*MATERIAL ERKUNDEN*
• A. Beantworte diese Fragen zum Text über den Lawinenunfall an der Arzlerscharte:
(i) An welchem Tag ging bei der Leitstelle Tirol die Meldung über den Lawinenabgang ein?
(ii) Seit wann galt die verschüttete Person als vermisst?
(iii) Bis in welche Höhe hinunter hat die Kaltfront in Tirol etwas Neuschnee gebracht?
• B. Schreibe aus dem Text über den Lawinenunfall an der Arzlerscharte den Abschnitt ab, der bei den Worten „Lawinenunfall Arzlerscharte“ beginnt, und höre nach den Worten „Aprilwetter, jedoch wärmer.“ auf.
• C. Setze den Text über den Lawinenunfall an der Arzlerscharte nach seinem letzten Satz fort.

*AUSZUG ZUM LESEN*
----------
Lawinenunfall Arzlerscharte
Am 19.04. ging bei der Leitstelle Tirol eine Meldung über einen Lawinenabgang unterhalb der Arzlerscharte im Karwendel ein. Wanderer fanden dort einen Körperteil, der ausaperte. Es handelte sich um eine Person, die seit Ende Jänner als vermisst galt. Die Person wurde von einem Schneebrett, welches westseitig im sehr steilen Gelände abging, total verschüttet. Nach Bekanntwerden des Ereignisses wurde uns ein Foto vom 02.02. bereitgestellt, auf welchem zufällig die Unfalllawine abgebildet war. Unsere Recherchen ergaben, dass die Lawine während einer lawinenaktiven Zeit, mit hoher Wahrscheinlichkeit am 30.01.2025, abgegangen ist.


Weiterhin Aprilwetter, jedoch wärmer.
Nach einer Kaltfront, die in Tirol bis etwa 2000m hinunter etwas Neuschnee gebracht hat, geht es mit den Temperaturen nun aufwärts. Das Wetter bleibt vorerst noch eher wechselhaft.
----------
*GESAMMELTES MATERIAL*
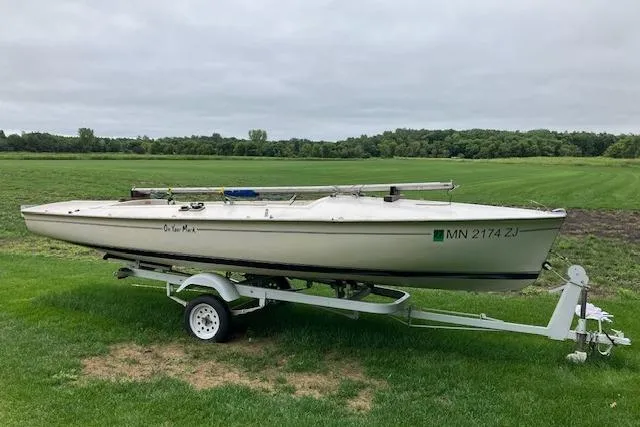 Slide: The Image of 1961 Flying Scot 19 sailboat on trailer, parked on grassy field. - 8
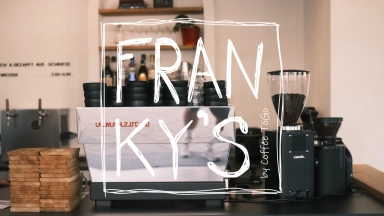Kaffeetheke mit Espressomaschine, Kaffeemühle, Holzstapeln und einem Mitarbeiter im Hintergrund.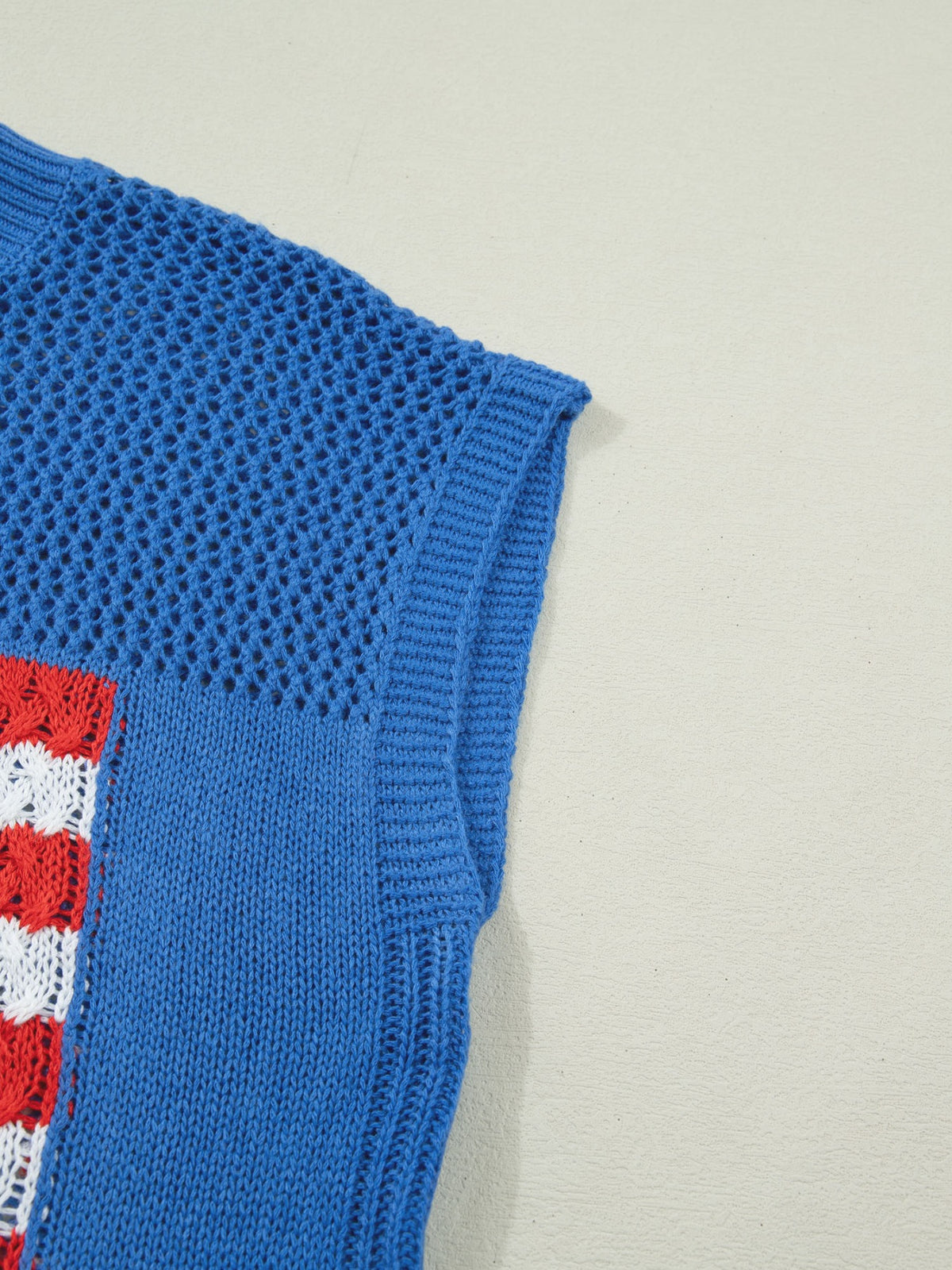 Flag graphic sweater top layered over shirt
----------
*ANTWORTEN JE AUFGABE*
• A.
(i) Am 19.04.
(ii) Seit Ende Jänner.
(iii) Bis etwa 2000m.

• B.
Lawinenunfall Arzlerscharte
Am 19.04. ging bei der Leitstelle Tirol eine Meldung über einen Lawinenabgang unterhalb der Arzlerscharte im Karwendel ein. Wanderer fanden dort einen Körperteil, der ausaperte. Es handelte sich um eine Person, die seit Ende Jänner als vermisst galt. Die Person wurde von einem Schneebrett, welches westseitig im sehr steilen Gelände abging, total verschüttet. Nach Bekanntwerden des Ereignisses wurde uns ein Foto vom 02.02. bereitgestellt, auf welchem zufällig die Unfalllawine abgebildet war. Unsere Recherchen ergaben, dass die Lawine während einer lawinenaktiven Zeit, mit hoher Wahrscheinlichkeit am 30.01.2025, abgegangen ist.


Weiterhin Aprilwetter, jedoch wärmer.

• C.
Lawinengefahr
Aktuell ist die Lawinengefahr von der Seehöhe abhängig. Oberhalb etwa 2600m haben wir es mit einem überschaubaren Triebschneeproblem zu tun. Als mögliche Schwachschicht für kürzlich entstandene Triebschneepakete kommt v.a. eine teilweise beobachtete, recht ausgeprägte, oberflächennahe Graupelschicht in Frage. Unterhalb etwa 2600m sollte während der kommenden Tage primär auf einen möglichen Festigkeitsverlust aufgrund der Durchfeuchtung der Schneedecke geachtet werden. Aktuell sind in den Gebieten mit Neuschnee kleine Lockerschneerutsche aus felsdurchsetztem Gelände zu erwarten.